Lou Gehrig’s disease affects about 30.000 people in the United States, but every year there are more than 5.600 newly diagnosed cases. Most patients are adult people, 40 to 70 years old. However, this disease can affect much younger or older people as well. This neurological disorder affects people of all races and ethnicity, but mostly men.
ALS affects neurons located in the brainstem and spinal cord, especially those which link the nervous system and voluntary muscles, and causes their degeneration. In this serious condition both upper (located in the brain) and lower motor neurons (in the spinal cord) break down and they do not transmit information to other parts of the body, such as the fingers, arms, feet and toes. Because of that, patient’s muscles weaken over time and start to atrophy.

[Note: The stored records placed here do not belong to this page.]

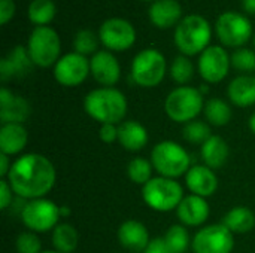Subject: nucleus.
<instances>
[{
  "label": "nucleus",
  "mask_w": 255,
  "mask_h": 253,
  "mask_svg": "<svg viewBox=\"0 0 255 253\" xmlns=\"http://www.w3.org/2000/svg\"><path fill=\"white\" fill-rule=\"evenodd\" d=\"M250 128H251V131L255 134V112L251 115V118H250Z\"/></svg>",
  "instance_id": "nucleus-44"
},
{
  "label": "nucleus",
  "mask_w": 255,
  "mask_h": 253,
  "mask_svg": "<svg viewBox=\"0 0 255 253\" xmlns=\"http://www.w3.org/2000/svg\"><path fill=\"white\" fill-rule=\"evenodd\" d=\"M230 57L221 46H208L199 58V73L209 84L221 82L230 69Z\"/></svg>",
  "instance_id": "nucleus-14"
},
{
  "label": "nucleus",
  "mask_w": 255,
  "mask_h": 253,
  "mask_svg": "<svg viewBox=\"0 0 255 253\" xmlns=\"http://www.w3.org/2000/svg\"><path fill=\"white\" fill-rule=\"evenodd\" d=\"M242 4L248 13H255V0H242Z\"/></svg>",
  "instance_id": "nucleus-42"
},
{
  "label": "nucleus",
  "mask_w": 255,
  "mask_h": 253,
  "mask_svg": "<svg viewBox=\"0 0 255 253\" xmlns=\"http://www.w3.org/2000/svg\"><path fill=\"white\" fill-rule=\"evenodd\" d=\"M229 98L239 107H248L255 104V78L238 76L229 85Z\"/></svg>",
  "instance_id": "nucleus-24"
},
{
  "label": "nucleus",
  "mask_w": 255,
  "mask_h": 253,
  "mask_svg": "<svg viewBox=\"0 0 255 253\" xmlns=\"http://www.w3.org/2000/svg\"><path fill=\"white\" fill-rule=\"evenodd\" d=\"M7 182L21 198H43L55 183V169L46 157L25 154L12 163Z\"/></svg>",
  "instance_id": "nucleus-1"
},
{
  "label": "nucleus",
  "mask_w": 255,
  "mask_h": 253,
  "mask_svg": "<svg viewBox=\"0 0 255 253\" xmlns=\"http://www.w3.org/2000/svg\"><path fill=\"white\" fill-rule=\"evenodd\" d=\"M166 245L172 253H185L190 248V234L182 225H173L164 236Z\"/></svg>",
  "instance_id": "nucleus-30"
},
{
  "label": "nucleus",
  "mask_w": 255,
  "mask_h": 253,
  "mask_svg": "<svg viewBox=\"0 0 255 253\" xmlns=\"http://www.w3.org/2000/svg\"><path fill=\"white\" fill-rule=\"evenodd\" d=\"M253 34L251 21L238 12H224L217 21V36L227 46H242Z\"/></svg>",
  "instance_id": "nucleus-11"
},
{
  "label": "nucleus",
  "mask_w": 255,
  "mask_h": 253,
  "mask_svg": "<svg viewBox=\"0 0 255 253\" xmlns=\"http://www.w3.org/2000/svg\"><path fill=\"white\" fill-rule=\"evenodd\" d=\"M118 140L127 151L137 152L148 143V131L137 121H123L118 125Z\"/></svg>",
  "instance_id": "nucleus-21"
},
{
  "label": "nucleus",
  "mask_w": 255,
  "mask_h": 253,
  "mask_svg": "<svg viewBox=\"0 0 255 253\" xmlns=\"http://www.w3.org/2000/svg\"><path fill=\"white\" fill-rule=\"evenodd\" d=\"M30 115L28 101L12 94L7 88L0 89V121L1 124H21Z\"/></svg>",
  "instance_id": "nucleus-16"
},
{
  "label": "nucleus",
  "mask_w": 255,
  "mask_h": 253,
  "mask_svg": "<svg viewBox=\"0 0 255 253\" xmlns=\"http://www.w3.org/2000/svg\"><path fill=\"white\" fill-rule=\"evenodd\" d=\"M194 253H232L235 248L233 233L224 225H209L202 228L191 243Z\"/></svg>",
  "instance_id": "nucleus-10"
},
{
  "label": "nucleus",
  "mask_w": 255,
  "mask_h": 253,
  "mask_svg": "<svg viewBox=\"0 0 255 253\" xmlns=\"http://www.w3.org/2000/svg\"><path fill=\"white\" fill-rule=\"evenodd\" d=\"M85 112L96 121L103 124H120L127 113V100L124 94L115 88H99L87 94L84 100Z\"/></svg>",
  "instance_id": "nucleus-2"
},
{
  "label": "nucleus",
  "mask_w": 255,
  "mask_h": 253,
  "mask_svg": "<svg viewBox=\"0 0 255 253\" xmlns=\"http://www.w3.org/2000/svg\"><path fill=\"white\" fill-rule=\"evenodd\" d=\"M203 110H205L206 119L212 125H215V127L227 125L230 122V119H232V109L221 98H211V100H208Z\"/></svg>",
  "instance_id": "nucleus-28"
},
{
  "label": "nucleus",
  "mask_w": 255,
  "mask_h": 253,
  "mask_svg": "<svg viewBox=\"0 0 255 253\" xmlns=\"http://www.w3.org/2000/svg\"><path fill=\"white\" fill-rule=\"evenodd\" d=\"M90 70L93 78L108 88L115 85L121 76L118 60L108 51H99L93 55L90 60Z\"/></svg>",
  "instance_id": "nucleus-15"
},
{
  "label": "nucleus",
  "mask_w": 255,
  "mask_h": 253,
  "mask_svg": "<svg viewBox=\"0 0 255 253\" xmlns=\"http://www.w3.org/2000/svg\"><path fill=\"white\" fill-rule=\"evenodd\" d=\"M184 137L187 142L203 145L209 137H212V134H211V128L206 122L191 121L184 127Z\"/></svg>",
  "instance_id": "nucleus-33"
},
{
  "label": "nucleus",
  "mask_w": 255,
  "mask_h": 253,
  "mask_svg": "<svg viewBox=\"0 0 255 253\" xmlns=\"http://www.w3.org/2000/svg\"><path fill=\"white\" fill-rule=\"evenodd\" d=\"M102 142L105 143H114L115 140H118V127H115L114 124H103L100 127V133H99Z\"/></svg>",
  "instance_id": "nucleus-37"
},
{
  "label": "nucleus",
  "mask_w": 255,
  "mask_h": 253,
  "mask_svg": "<svg viewBox=\"0 0 255 253\" xmlns=\"http://www.w3.org/2000/svg\"><path fill=\"white\" fill-rule=\"evenodd\" d=\"M209 212L211 210H209V204L206 203V200L194 194L184 197V200L176 209L178 219L187 227L202 225L209 218Z\"/></svg>",
  "instance_id": "nucleus-18"
},
{
  "label": "nucleus",
  "mask_w": 255,
  "mask_h": 253,
  "mask_svg": "<svg viewBox=\"0 0 255 253\" xmlns=\"http://www.w3.org/2000/svg\"><path fill=\"white\" fill-rule=\"evenodd\" d=\"M170 75L173 78L175 82L178 84H187L191 81L193 75H194V67L193 63L185 57V55H179L173 60L172 66H170Z\"/></svg>",
  "instance_id": "nucleus-32"
},
{
  "label": "nucleus",
  "mask_w": 255,
  "mask_h": 253,
  "mask_svg": "<svg viewBox=\"0 0 255 253\" xmlns=\"http://www.w3.org/2000/svg\"><path fill=\"white\" fill-rule=\"evenodd\" d=\"M118 240L131 252L145 251L151 242L146 227L139 221H126L118 230Z\"/></svg>",
  "instance_id": "nucleus-20"
},
{
  "label": "nucleus",
  "mask_w": 255,
  "mask_h": 253,
  "mask_svg": "<svg viewBox=\"0 0 255 253\" xmlns=\"http://www.w3.org/2000/svg\"><path fill=\"white\" fill-rule=\"evenodd\" d=\"M185 183L188 189L199 197H209L218 188V179L212 169L206 166H194L185 174Z\"/></svg>",
  "instance_id": "nucleus-19"
},
{
  "label": "nucleus",
  "mask_w": 255,
  "mask_h": 253,
  "mask_svg": "<svg viewBox=\"0 0 255 253\" xmlns=\"http://www.w3.org/2000/svg\"><path fill=\"white\" fill-rule=\"evenodd\" d=\"M10 167H12V164H9V155L0 154V176L7 177Z\"/></svg>",
  "instance_id": "nucleus-41"
},
{
  "label": "nucleus",
  "mask_w": 255,
  "mask_h": 253,
  "mask_svg": "<svg viewBox=\"0 0 255 253\" xmlns=\"http://www.w3.org/2000/svg\"><path fill=\"white\" fill-rule=\"evenodd\" d=\"M55 16V4L52 0H33L28 6V18L33 24L45 27Z\"/></svg>",
  "instance_id": "nucleus-29"
},
{
  "label": "nucleus",
  "mask_w": 255,
  "mask_h": 253,
  "mask_svg": "<svg viewBox=\"0 0 255 253\" xmlns=\"http://www.w3.org/2000/svg\"><path fill=\"white\" fill-rule=\"evenodd\" d=\"M211 25L200 15H188L179 21L175 30V45L184 55L203 52L211 42Z\"/></svg>",
  "instance_id": "nucleus-3"
},
{
  "label": "nucleus",
  "mask_w": 255,
  "mask_h": 253,
  "mask_svg": "<svg viewBox=\"0 0 255 253\" xmlns=\"http://www.w3.org/2000/svg\"><path fill=\"white\" fill-rule=\"evenodd\" d=\"M61 218L60 207L46 198L30 200L21 212V219L24 225L33 233H45L58 225Z\"/></svg>",
  "instance_id": "nucleus-9"
},
{
  "label": "nucleus",
  "mask_w": 255,
  "mask_h": 253,
  "mask_svg": "<svg viewBox=\"0 0 255 253\" xmlns=\"http://www.w3.org/2000/svg\"><path fill=\"white\" fill-rule=\"evenodd\" d=\"M27 51L33 64L39 67H49L57 64L61 51V42L57 31L48 25L36 27L30 34Z\"/></svg>",
  "instance_id": "nucleus-7"
},
{
  "label": "nucleus",
  "mask_w": 255,
  "mask_h": 253,
  "mask_svg": "<svg viewBox=\"0 0 255 253\" xmlns=\"http://www.w3.org/2000/svg\"><path fill=\"white\" fill-rule=\"evenodd\" d=\"M12 188H10V185H9V182L7 180H4V179H1L0 180V207L3 209V210H6L9 206H10V203H12Z\"/></svg>",
  "instance_id": "nucleus-39"
},
{
  "label": "nucleus",
  "mask_w": 255,
  "mask_h": 253,
  "mask_svg": "<svg viewBox=\"0 0 255 253\" xmlns=\"http://www.w3.org/2000/svg\"><path fill=\"white\" fill-rule=\"evenodd\" d=\"M15 13V3L13 0H0V24L4 25L10 21Z\"/></svg>",
  "instance_id": "nucleus-38"
},
{
  "label": "nucleus",
  "mask_w": 255,
  "mask_h": 253,
  "mask_svg": "<svg viewBox=\"0 0 255 253\" xmlns=\"http://www.w3.org/2000/svg\"><path fill=\"white\" fill-rule=\"evenodd\" d=\"M60 213H61V216H64V218H66V216H69V215H70V209H69L67 206H61V207H60Z\"/></svg>",
  "instance_id": "nucleus-43"
},
{
  "label": "nucleus",
  "mask_w": 255,
  "mask_h": 253,
  "mask_svg": "<svg viewBox=\"0 0 255 253\" xmlns=\"http://www.w3.org/2000/svg\"><path fill=\"white\" fill-rule=\"evenodd\" d=\"M232 64L235 69L242 72H251L255 70V52L251 49H238L232 55Z\"/></svg>",
  "instance_id": "nucleus-35"
},
{
  "label": "nucleus",
  "mask_w": 255,
  "mask_h": 253,
  "mask_svg": "<svg viewBox=\"0 0 255 253\" xmlns=\"http://www.w3.org/2000/svg\"><path fill=\"white\" fill-rule=\"evenodd\" d=\"M166 75V60L157 49L140 51L131 63V79L145 88L157 86Z\"/></svg>",
  "instance_id": "nucleus-8"
},
{
  "label": "nucleus",
  "mask_w": 255,
  "mask_h": 253,
  "mask_svg": "<svg viewBox=\"0 0 255 253\" xmlns=\"http://www.w3.org/2000/svg\"><path fill=\"white\" fill-rule=\"evenodd\" d=\"M33 61L30 58L28 51L18 45L15 46L7 57L1 58L0 61V78L3 82L12 79V78H22L27 76L31 72Z\"/></svg>",
  "instance_id": "nucleus-17"
},
{
  "label": "nucleus",
  "mask_w": 255,
  "mask_h": 253,
  "mask_svg": "<svg viewBox=\"0 0 255 253\" xmlns=\"http://www.w3.org/2000/svg\"><path fill=\"white\" fill-rule=\"evenodd\" d=\"M254 45H255V37H254Z\"/></svg>",
  "instance_id": "nucleus-46"
},
{
  "label": "nucleus",
  "mask_w": 255,
  "mask_h": 253,
  "mask_svg": "<svg viewBox=\"0 0 255 253\" xmlns=\"http://www.w3.org/2000/svg\"><path fill=\"white\" fill-rule=\"evenodd\" d=\"M90 70V61L85 55L78 52H70L61 57L54 67V78L63 86H76L82 84Z\"/></svg>",
  "instance_id": "nucleus-13"
},
{
  "label": "nucleus",
  "mask_w": 255,
  "mask_h": 253,
  "mask_svg": "<svg viewBox=\"0 0 255 253\" xmlns=\"http://www.w3.org/2000/svg\"><path fill=\"white\" fill-rule=\"evenodd\" d=\"M143 253H172V252H170V249L167 248L164 237H163V239H161V237H157V239H154V240H151V242H149V245L146 246V249L143 251Z\"/></svg>",
  "instance_id": "nucleus-40"
},
{
  "label": "nucleus",
  "mask_w": 255,
  "mask_h": 253,
  "mask_svg": "<svg viewBox=\"0 0 255 253\" xmlns=\"http://www.w3.org/2000/svg\"><path fill=\"white\" fill-rule=\"evenodd\" d=\"M18 253H42V243L33 233H22L16 239Z\"/></svg>",
  "instance_id": "nucleus-36"
},
{
  "label": "nucleus",
  "mask_w": 255,
  "mask_h": 253,
  "mask_svg": "<svg viewBox=\"0 0 255 253\" xmlns=\"http://www.w3.org/2000/svg\"><path fill=\"white\" fill-rule=\"evenodd\" d=\"M97 37L91 30H79L75 36L73 46L78 54L81 55H88L96 52L97 49Z\"/></svg>",
  "instance_id": "nucleus-34"
},
{
  "label": "nucleus",
  "mask_w": 255,
  "mask_h": 253,
  "mask_svg": "<svg viewBox=\"0 0 255 253\" xmlns=\"http://www.w3.org/2000/svg\"><path fill=\"white\" fill-rule=\"evenodd\" d=\"M100 42L111 51H126L136 40L134 27L123 18L106 19L99 30Z\"/></svg>",
  "instance_id": "nucleus-12"
},
{
  "label": "nucleus",
  "mask_w": 255,
  "mask_h": 253,
  "mask_svg": "<svg viewBox=\"0 0 255 253\" xmlns=\"http://www.w3.org/2000/svg\"><path fill=\"white\" fill-rule=\"evenodd\" d=\"M203 109V95L193 86H179L173 89L166 101L164 110L175 122H191Z\"/></svg>",
  "instance_id": "nucleus-6"
},
{
  "label": "nucleus",
  "mask_w": 255,
  "mask_h": 253,
  "mask_svg": "<svg viewBox=\"0 0 255 253\" xmlns=\"http://www.w3.org/2000/svg\"><path fill=\"white\" fill-rule=\"evenodd\" d=\"M143 201L157 212H169L178 209L184 200L182 186L169 177H152L142 189Z\"/></svg>",
  "instance_id": "nucleus-5"
},
{
  "label": "nucleus",
  "mask_w": 255,
  "mask_h": 253,
  "mask_svg": "<svg viewBox=\"0 0 255 253\" xmlns=\"http://www.w3.org/2000/svg\"><path fill=\"white\" fill-rule=\"evenodd\" d=\"M229 158V146L226 140L220 136L209 137L202 145V160L205 161L206 167L217 170L221 169Z\"/></svg>",
  "instance_id": "nucleus-25"
},
{
  "label": "nucleus",
  "mask_w": 255,
  "mask_h": 253,
  "mask_svg": "<svg viewBox=\"0 0 255 253\" xmlns=\"http://www.w3.org/2000/svg\"><path fill=\"white\" fill-rule=\"evenodd\" d=\"M27 145V130L22 124H3L0 128V152L16 155Z\"/></svg>",
  "instance_id": "nucleus-23"
},
{
  "label": "nucleus",
  "mask_w": 255,
  "mask_h": 253,
  "mask_svg": "<svg viewBox=\"0 0 255 253\" xmlns=\"http://www.w3.org/2000/svg\"><path fill=\"white\" fill-rule=\"evenodd\" d=\"M190 163L191 158L188 152L172 140L157 143L151 152V164L163 177L176 179L187 174Z\"/></svg>",
  "instance_id": "nucleus-4"
},
{
  "label": "nucleus",
  "mask_w": 255,
  "mask_h": 253,
  "mask_svg": "<svg viewBox=\"0 0 255 253\" xmlns=\"http://www.w3.org/2000/svg\"><path fill=\"white\" fill-rule=\"evenodd\" d=\"M145 1H148V0H145Z\"/></svg>",
  "instance_id": "nucleus-47"
},
{
  "label": "nucleus",
  "mask_w": 255,
  "mask_h": 253,
  "mask_svg": "<svg viewBox=\"0 0 255 253\" xmlns=\"http://www.w3.org/2000/svg\"><path fill=\"white\" fill-rule=\"evenodd\" d=\"M182 9L176 0H155L149 7V19L158 28H169L179 21Z\"/></svg>",
  "instance_id": "nucleus-22"
},
{
  "label": "nucleus",
  "mask_w": 255,
  "mask_h": 253,
  "mask_svg": "<svg viewBox=\"0 0 255 253\" xmlns=\"http://www.w3.org/2000/svg\"><path fill=\"white\" fill-rule=\"evenodd\" d=\"M42 253H60V252H57V251H45V252H42Z\"/></svg>",
  "instance_id": "nucleus-45"
},
{
  "label": "nucleus",
  "mask_w": 255,
  "mask_h": 253,
  "mask_svg": "<svg viewBox=\"0 0 255 253\" xmlns=\"http://www.w3.org/2000/svg\"><path fill=\"white\" fill-rule=\"evenodd\" d=\"M78 231L69 224H60L54 228L52 245L60 253H73L78 248Z\"/></svg>",
  "instance_id": "nucleus-27"
},
{
  "label": "nucleus",
  "mask_w": 255,
  "mask_h": 253,
  "mask_svg": "<svg viewBox=\"0 0 255 253\" xmlns=\"http://www.w3.org/2000/svg\"><path fill=\"white\" fill-rule=\"evenodd\" d=\"M152 164L143 158H134L127 166V176L137 185H146L152 179Z\"/></svg>",
  "instance_id": "nucleus-31"
},
{
  "label": "nucleus",
  "mask_w": 255,
  "mask_h": 253,
  "mask_svg": "<svg viewBox=\"0 0 255 253\" xmlns=\"http://www.w3.org/2000/svg\"><path fill=\"white\" fill-rule=\"evenodd\" d=\"M223 224L232 233L245 234L255 227V215L248 207H235L224 216Z\"/></svg>",
  "instance_id": "nucleus-26"
}]
</instances>
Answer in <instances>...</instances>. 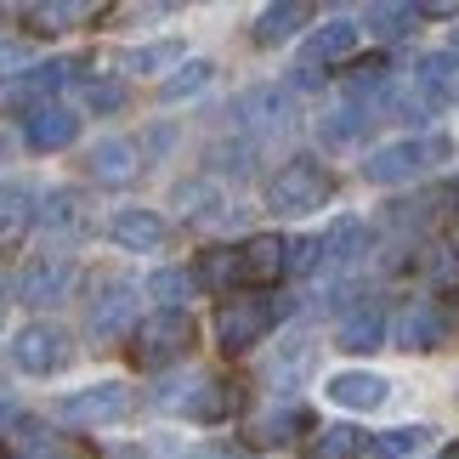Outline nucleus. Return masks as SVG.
<instances>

This neurological disorder affects all voluntary muscles in the body, starting with legs and arms, but, as the disease progresses, these patients become unable to see, smell, taste, recognize touch or hear anything. Although ALS affects neurons in the brain, patients usually show no cognitive changes or damage to memory and intelligence. Some people, however, may experience depression, memory problems or difficulties with decision making due to this condition. Progression of the disease is also known to lead to breathing difficulties, so people need a medical ventilator to breathe properly. ALS patients commonly experience respiratory failure some 3 to 5 years after the initial symptoms.
This condition is not curable, but some of the symptoms can be managed.
Life expectancy of patients suffering from ALS is about 5 to maximally 20 years. About 20% of these patients survive for at least 5 years, while there are just 5% of them living 20 years after the diagnosis.
Can ALS Patients Exercise?
Yes, proper physical activity is recommended for ALS patients, since it has been proven to have positive effects on both physiological and psychological condition. Patients who exercise are better at coping with the stress this illness brings and they are capable to relax. Physical activities are essential to keep their muscles active and keep muscle atrophy at bay.
Doctors advise staying active as much as these patients can be, with the help of physical therapists. Workouts should be light, weak muscles protected at all times and patients should be watching for warning signs, like breathing problems, cramps or unusual sweating.